↓

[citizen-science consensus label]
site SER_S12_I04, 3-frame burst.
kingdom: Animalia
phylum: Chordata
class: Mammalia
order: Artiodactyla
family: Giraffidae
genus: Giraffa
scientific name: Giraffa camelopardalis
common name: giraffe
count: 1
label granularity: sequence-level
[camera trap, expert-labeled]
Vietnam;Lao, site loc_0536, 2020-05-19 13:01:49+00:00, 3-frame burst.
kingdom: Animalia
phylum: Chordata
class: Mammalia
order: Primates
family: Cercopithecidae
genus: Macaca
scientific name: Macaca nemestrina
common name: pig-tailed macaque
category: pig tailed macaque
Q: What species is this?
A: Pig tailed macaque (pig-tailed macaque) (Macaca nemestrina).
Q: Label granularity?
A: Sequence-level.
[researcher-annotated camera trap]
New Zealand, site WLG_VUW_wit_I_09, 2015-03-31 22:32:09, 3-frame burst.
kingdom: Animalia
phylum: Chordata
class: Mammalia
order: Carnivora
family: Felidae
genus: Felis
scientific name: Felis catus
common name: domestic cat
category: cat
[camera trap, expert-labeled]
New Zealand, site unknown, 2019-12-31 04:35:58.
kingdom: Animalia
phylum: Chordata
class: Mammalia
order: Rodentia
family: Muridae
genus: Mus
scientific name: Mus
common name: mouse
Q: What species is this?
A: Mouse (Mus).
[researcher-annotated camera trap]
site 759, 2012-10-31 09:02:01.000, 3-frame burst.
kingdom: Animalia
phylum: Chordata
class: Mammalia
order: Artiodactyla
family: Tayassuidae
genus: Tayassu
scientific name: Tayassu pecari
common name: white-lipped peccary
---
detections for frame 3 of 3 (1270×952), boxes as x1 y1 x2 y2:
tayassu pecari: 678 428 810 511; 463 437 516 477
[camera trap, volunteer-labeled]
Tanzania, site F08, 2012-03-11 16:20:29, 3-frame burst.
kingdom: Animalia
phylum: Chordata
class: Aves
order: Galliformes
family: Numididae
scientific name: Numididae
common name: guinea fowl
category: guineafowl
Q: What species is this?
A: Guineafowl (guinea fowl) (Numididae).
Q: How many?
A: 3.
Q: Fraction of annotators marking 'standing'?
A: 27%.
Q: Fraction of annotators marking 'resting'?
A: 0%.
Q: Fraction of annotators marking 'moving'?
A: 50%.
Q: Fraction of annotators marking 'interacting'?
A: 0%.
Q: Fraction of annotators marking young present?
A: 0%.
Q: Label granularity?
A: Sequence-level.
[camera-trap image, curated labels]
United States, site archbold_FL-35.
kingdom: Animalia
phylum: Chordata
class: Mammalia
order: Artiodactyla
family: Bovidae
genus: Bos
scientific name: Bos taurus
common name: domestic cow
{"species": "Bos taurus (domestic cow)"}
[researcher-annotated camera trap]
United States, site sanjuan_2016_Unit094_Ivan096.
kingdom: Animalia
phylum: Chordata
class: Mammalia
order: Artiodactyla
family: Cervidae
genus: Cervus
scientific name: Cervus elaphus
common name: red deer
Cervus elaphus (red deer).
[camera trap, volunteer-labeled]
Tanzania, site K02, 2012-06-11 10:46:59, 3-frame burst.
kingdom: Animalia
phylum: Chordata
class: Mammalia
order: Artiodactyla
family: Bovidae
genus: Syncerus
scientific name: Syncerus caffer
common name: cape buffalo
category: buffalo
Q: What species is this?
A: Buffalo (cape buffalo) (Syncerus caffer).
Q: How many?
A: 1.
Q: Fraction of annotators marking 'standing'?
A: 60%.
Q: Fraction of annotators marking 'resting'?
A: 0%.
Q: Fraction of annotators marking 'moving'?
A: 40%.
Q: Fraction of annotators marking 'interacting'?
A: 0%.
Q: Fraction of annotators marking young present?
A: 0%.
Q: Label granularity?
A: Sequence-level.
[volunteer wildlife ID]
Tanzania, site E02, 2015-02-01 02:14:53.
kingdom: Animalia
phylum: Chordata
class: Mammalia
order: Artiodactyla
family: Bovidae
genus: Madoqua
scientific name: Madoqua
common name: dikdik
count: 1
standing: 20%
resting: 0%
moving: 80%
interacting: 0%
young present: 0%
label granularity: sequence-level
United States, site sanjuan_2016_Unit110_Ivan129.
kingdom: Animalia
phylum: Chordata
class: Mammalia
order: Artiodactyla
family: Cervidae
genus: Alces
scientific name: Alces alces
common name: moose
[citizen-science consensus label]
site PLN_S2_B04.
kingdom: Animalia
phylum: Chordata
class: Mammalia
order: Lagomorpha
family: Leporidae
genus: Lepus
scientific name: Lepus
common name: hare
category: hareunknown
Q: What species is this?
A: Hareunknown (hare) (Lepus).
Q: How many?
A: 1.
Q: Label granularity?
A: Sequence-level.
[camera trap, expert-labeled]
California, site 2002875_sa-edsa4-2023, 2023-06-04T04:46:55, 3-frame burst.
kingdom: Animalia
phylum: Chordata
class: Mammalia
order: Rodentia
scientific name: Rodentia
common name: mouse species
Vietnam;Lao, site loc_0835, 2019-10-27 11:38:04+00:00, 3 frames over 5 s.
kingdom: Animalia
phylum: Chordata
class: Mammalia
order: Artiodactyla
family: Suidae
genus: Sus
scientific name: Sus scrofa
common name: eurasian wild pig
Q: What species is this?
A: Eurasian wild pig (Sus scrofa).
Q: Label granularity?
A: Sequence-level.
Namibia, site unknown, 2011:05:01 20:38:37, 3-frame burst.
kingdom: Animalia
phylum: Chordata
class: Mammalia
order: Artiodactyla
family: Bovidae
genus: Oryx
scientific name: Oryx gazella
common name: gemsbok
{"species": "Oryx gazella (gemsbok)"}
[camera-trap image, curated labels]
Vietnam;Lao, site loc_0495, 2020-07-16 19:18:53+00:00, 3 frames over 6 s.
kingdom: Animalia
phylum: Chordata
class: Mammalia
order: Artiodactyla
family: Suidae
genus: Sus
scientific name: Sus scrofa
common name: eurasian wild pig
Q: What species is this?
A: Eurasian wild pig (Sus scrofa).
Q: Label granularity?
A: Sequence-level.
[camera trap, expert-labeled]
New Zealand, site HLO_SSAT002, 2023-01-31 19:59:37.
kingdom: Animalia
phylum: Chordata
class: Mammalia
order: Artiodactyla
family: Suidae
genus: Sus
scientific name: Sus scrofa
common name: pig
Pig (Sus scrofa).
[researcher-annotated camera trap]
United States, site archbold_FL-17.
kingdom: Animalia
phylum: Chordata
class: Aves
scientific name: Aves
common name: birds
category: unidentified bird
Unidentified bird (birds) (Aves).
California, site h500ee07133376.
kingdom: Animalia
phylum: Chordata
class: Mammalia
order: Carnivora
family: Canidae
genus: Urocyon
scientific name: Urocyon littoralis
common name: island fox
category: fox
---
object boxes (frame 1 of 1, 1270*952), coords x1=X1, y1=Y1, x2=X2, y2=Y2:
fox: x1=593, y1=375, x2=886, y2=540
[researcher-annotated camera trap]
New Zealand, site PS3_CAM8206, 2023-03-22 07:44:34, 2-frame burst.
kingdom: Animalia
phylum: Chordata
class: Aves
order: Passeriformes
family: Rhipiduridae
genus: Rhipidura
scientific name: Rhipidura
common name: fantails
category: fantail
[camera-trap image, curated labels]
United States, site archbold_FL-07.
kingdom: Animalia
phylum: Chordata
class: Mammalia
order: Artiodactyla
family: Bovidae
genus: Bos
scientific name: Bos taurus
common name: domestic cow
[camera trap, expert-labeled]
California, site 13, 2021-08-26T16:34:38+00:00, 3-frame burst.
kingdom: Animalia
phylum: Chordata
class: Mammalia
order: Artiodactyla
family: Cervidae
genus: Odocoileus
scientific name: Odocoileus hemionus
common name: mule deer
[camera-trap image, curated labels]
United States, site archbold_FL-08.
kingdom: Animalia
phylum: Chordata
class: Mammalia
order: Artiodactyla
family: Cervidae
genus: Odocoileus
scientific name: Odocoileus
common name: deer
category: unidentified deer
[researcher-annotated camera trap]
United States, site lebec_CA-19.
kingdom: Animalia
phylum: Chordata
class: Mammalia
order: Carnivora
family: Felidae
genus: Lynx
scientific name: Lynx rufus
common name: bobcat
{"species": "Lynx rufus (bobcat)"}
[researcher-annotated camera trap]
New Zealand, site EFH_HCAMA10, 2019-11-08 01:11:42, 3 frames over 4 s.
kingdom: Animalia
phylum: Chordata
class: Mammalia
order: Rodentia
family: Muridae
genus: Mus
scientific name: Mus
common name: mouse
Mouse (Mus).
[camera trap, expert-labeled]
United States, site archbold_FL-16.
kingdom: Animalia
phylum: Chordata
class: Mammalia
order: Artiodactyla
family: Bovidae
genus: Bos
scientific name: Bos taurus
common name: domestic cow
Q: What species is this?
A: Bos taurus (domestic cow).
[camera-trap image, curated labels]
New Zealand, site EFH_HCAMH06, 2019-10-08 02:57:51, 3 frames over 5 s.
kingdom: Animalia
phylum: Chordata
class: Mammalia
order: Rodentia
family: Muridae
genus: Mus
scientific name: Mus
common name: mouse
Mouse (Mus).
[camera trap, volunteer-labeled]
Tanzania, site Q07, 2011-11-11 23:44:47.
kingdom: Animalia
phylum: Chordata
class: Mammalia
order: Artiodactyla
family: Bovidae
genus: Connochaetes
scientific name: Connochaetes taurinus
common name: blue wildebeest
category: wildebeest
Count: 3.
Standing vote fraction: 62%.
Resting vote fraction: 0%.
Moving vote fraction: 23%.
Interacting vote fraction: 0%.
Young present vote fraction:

↑

◆ TO DO
Go back to the listing above. Copy word for word the lines from the one with "young present: 0%" through the one with "scientific name: Rodentia", and nothing more.

◆ RESULT FOR THIS TASK
young present: 0%
label granularity: sequence-level
United States, site sanjuan_2016_Unit110_Ivan129.
kingdom: Animalia
phylum: Chordata
class: Mammalia
order: Artiodactyla
family: Cervidae
genus: Alces
scientific name: Alces alces
common name: moose
[citizen-science consensus label]
site PLN_S2_B04.
kingdom: Animalia
phylum: Chordata
class: Mammalia
order: Lagomorpha
family: Leporidae
genus: Lepus
scientific name: Lepus
common name: hare
category: hareunknown
Q: What species is this?
A: Hareunknown (hare) (Lepus).
Q: How many?
A: 1.
Q: Label granularity?
A: Sequence-level.
[camera trap, expert-labeled]
California, site 2002875_sa-edsa4-2023, 2023-06-04T04:46:55, 3-frame burst.
kingdom: Animalia
phylum: Chordata
class: Mammalia
order: Rodentia
scientific name: Rodentia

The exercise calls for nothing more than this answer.